* [TRECHO APRESENTADO]:
-------------------------
O crime de extorsão consta do art. 158 do Código Penal:

Art. 158 – Constranger alguém, mediante violência ou grave ameaça, e com o intuito de obter para si ou para outrem indevida vantagem econômica, a fazer, tolerar que se faça ou deixar de fazer alguma coisa:

Pena – reclusão, de quatro a dez anos, e multa.

1º – Se o crime é cometido por duas ou mais pessoas, ou com emprego de arma, aumenta-se a pena de um terço até metade.

2º – Aplica-se à extorsão praticada mediante violência o disposto no § 3º do artigo anterior.

3º – Se o crime é cometido mediante a restrição da liberdade da vítima, e essa condição é necessária para a obtenção da vantagem econômica, a pena é de reclusão, de 6 (seis) a 12 (doze) anos, além da multa; se resulta lesão corporal grave ou morte, aplicam-se as penas previstas no art. 159, §§ 2o e 3o, respectivamente.
-------------------------
* [DADOS FORNECIDOS]:
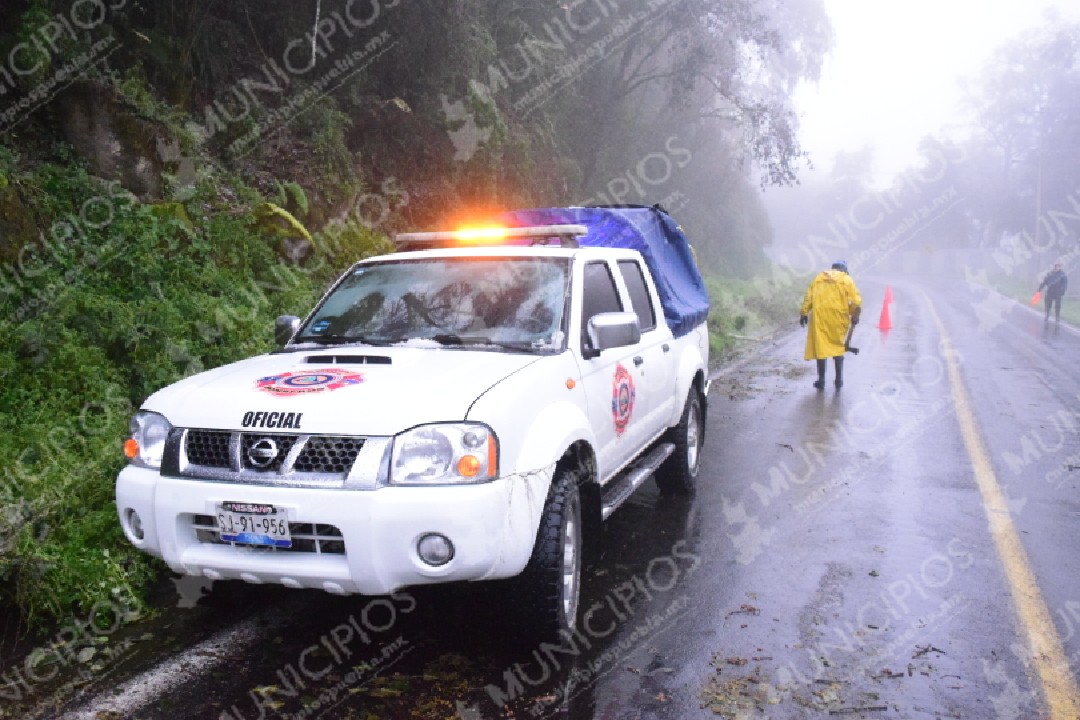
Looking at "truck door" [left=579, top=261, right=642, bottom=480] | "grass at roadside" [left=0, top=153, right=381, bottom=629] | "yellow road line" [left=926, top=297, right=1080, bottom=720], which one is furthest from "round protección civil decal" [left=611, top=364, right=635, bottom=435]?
-------------------------
* [TAREFAS PROPOSTAS]:
1. Transcreva, do trecho sobre extorsão, a parte que se inicia nas palavras que contêm "O crime de extorsão" e se encerra em "do artigo anterior.".
2. Segundo o trecho sobre extorsão, qual é a pena quando o crime é cometido mediante a restrição da liberdade da vítima e essa condição é necessária para obter a vantagem econômica?
3. Resuma o trecho sobre extorsão em duas frases.
O material não tem papel algum nesta atividade.

* [RESPOSTAS]:
1.
O crime de extorsão consta do art. 158 do Código Penal:

Art. 158 – Constranger alguém, mediante violência ou grave ameaça, e com o intuito de obter para si ou para outrem indevida vantagem econômica, a fazer, tolerar que se faça ou deixar de fazer alguma coisa:

Pena – reclusão, de quatro a dez anos, e multa.

1º – Se o crime é cometido por duas ou mais pessoas, ou com emprego de arma, aumenta-se a pena de um terço até metade.

2º – Aplica-se à extorsão praticada mediante violência o disposto no § 3º do artigo anterior.

2. Reclusão de 6 (seis) a 12 (doze) anos, além da multa.

3. O art. 158 do Código Penal define a extorsão como constranger alguém, mediante violência ou grave ameaça e com o intuito de obter indevida vantagem econômica, a fazer, tolerar que se faça ou deixar de fazer alguma coisa, com pena de reclusão de quatro a dez anos e multa. A pena aumenta de um terço até metade se o crime é cometido por duas ou mais pessoas ou com emprego de arma, e passa a ser de reclusão de seis a doze anos, além da multa, quando há restrição da liberdade da vítima necessária à obtenção da vantagem.